What you are asked to do =>
Present the part of the records that opens with the line containing "From the camera, at" and runs through the end of the records as a Markdown table with the columns Row and Record line, numbering each line and leaving out blank lines.

:::::

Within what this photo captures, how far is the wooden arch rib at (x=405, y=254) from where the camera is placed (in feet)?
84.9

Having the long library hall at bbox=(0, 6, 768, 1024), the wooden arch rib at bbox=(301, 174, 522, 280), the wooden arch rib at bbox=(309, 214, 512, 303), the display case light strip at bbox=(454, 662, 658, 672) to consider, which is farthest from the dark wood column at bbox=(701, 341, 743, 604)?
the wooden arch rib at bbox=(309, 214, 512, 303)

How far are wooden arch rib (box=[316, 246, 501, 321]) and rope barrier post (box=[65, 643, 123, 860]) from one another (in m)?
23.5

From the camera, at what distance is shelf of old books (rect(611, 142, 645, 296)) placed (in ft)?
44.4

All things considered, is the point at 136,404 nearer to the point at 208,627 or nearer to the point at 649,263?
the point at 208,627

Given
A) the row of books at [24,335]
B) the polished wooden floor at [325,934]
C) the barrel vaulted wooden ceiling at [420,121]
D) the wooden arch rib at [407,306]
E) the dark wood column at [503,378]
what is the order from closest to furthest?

:::::

Solved exercise =>
| Row | Record line |
|---|---|
| 1 | From the camera, at what distance is shelf of old books (rect(611, 142, 645, 296)) placed (in ft)? |
| 2 | 44.4 |
| 3 | All things considered, is the point at 136,404 nearer to the point at 208,627 or nearer to the point at 649,263? |
| 4 | the point at 208,627 |
| 5 | Given |
| 6 | A) the row of books at [24,335] |
| 7 | B) the polished wooden floor at [325,934] |
| 8 | C) the barrel vaulted wooden ceiling at [420,121] |
| 9 | D) the wooden arch rib at [407,306] |
| 10 | E) the dark wood column at [503,378] |
| 11 | what is the order from closest to furthest? |